* Task prompt *
Make an exact copy of the entries below.

(Stored entries)
***
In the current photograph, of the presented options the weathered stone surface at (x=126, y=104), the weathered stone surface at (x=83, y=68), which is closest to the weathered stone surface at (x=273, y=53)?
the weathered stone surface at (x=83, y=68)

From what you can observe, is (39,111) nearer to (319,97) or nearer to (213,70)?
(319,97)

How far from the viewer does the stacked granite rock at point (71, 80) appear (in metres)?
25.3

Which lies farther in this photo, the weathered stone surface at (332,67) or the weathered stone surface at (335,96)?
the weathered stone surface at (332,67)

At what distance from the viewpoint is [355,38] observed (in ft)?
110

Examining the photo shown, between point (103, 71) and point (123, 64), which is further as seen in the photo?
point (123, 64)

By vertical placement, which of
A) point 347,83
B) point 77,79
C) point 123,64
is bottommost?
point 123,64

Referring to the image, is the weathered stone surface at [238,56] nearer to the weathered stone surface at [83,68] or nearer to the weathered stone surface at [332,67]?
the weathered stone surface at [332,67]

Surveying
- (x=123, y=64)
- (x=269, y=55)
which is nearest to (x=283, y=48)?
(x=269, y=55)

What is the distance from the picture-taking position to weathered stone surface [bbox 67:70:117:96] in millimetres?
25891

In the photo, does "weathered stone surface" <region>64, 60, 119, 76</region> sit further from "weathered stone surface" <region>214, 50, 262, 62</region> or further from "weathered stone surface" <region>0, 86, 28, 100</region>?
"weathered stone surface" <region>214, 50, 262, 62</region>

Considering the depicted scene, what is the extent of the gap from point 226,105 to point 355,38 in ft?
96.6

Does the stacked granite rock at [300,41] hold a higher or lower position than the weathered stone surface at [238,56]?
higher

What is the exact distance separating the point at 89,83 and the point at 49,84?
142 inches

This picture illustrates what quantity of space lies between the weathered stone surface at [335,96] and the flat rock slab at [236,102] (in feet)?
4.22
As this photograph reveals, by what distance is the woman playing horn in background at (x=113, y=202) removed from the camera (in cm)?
***
* Written response *
In the current photograph, of the presented options the weathered stone surface at (x=126, y=104), the weathered stone surface at (x=83, y=68), which is closest to the weathered stone surface at (x=273, y=53)?
the weathered stone surface at (x=83, y=68)

From what you can observe, is (39,111) nearer to (319,97) or nearer to (213,70)?
(319,97)

How far from the viewer does the stacked granite rock at point (71, 80) appear (in metres)?
25.3

Which lies farther in this photo, the weathered stone surface at (332,67) or the weathered stone surface at (335,96)?
the weathered stone surface at (332,67)

At what distance from the viewpoint is [355,38] observed (in ft)?
110

Examining the photo shown, between point (103, 71) and point (123, 64), which is further as seen in the photo?
point (123, 64)

By vertical placement, which of
A) point 347,83
B) point 77,79
C) point 123,64
is bottommost?
point 123,64

Referring to the image, is the weathered stone surface at [238,56] nearer to the weathered stone surface at [83,68] or nearer to the weathered stone surface at [332,67]?
the weathered stone surface at [332,67]

Surveying
- (x=123, y=64)
- (x=269, y=55)
which is nearest to (x=283, y=48)?
(x=269, y=55)

What is the distance from the picture-taking position to weathered stone surface [bbox 67:70:117:96] in millimetres?
25891

In the photo, does "weathered stone surface" <region>64, 60, 119, 76</region> sit further from "weathered stone surface" <region>214, 50, 262, 62</region> or further from "weathered stone surface" <region>0, 86, 28, 100</region>?
"weathered stone surface" <region>214, 50, 262, 62</region>

Considering the depicted scene, what is the extent of the gap from point 226,105 to point 355,38 in ft?
96.6

Does the stacked granite rock at [300,41] hold a higher or lower position than the weathered stone surface at [238,56]?
higher

What is the exact distance separating the point at 89,83 and the point at 49,84?
142 inches

This picture illustrates what quantity of space lies between the weathered stone surface at [335,96] and the flat rock slab at [236,102] (in feet)?
4.22
As this photograph reveals, by what distance is the woman playing horn in background at (x=113, y=202) removed from the camera (in cm)?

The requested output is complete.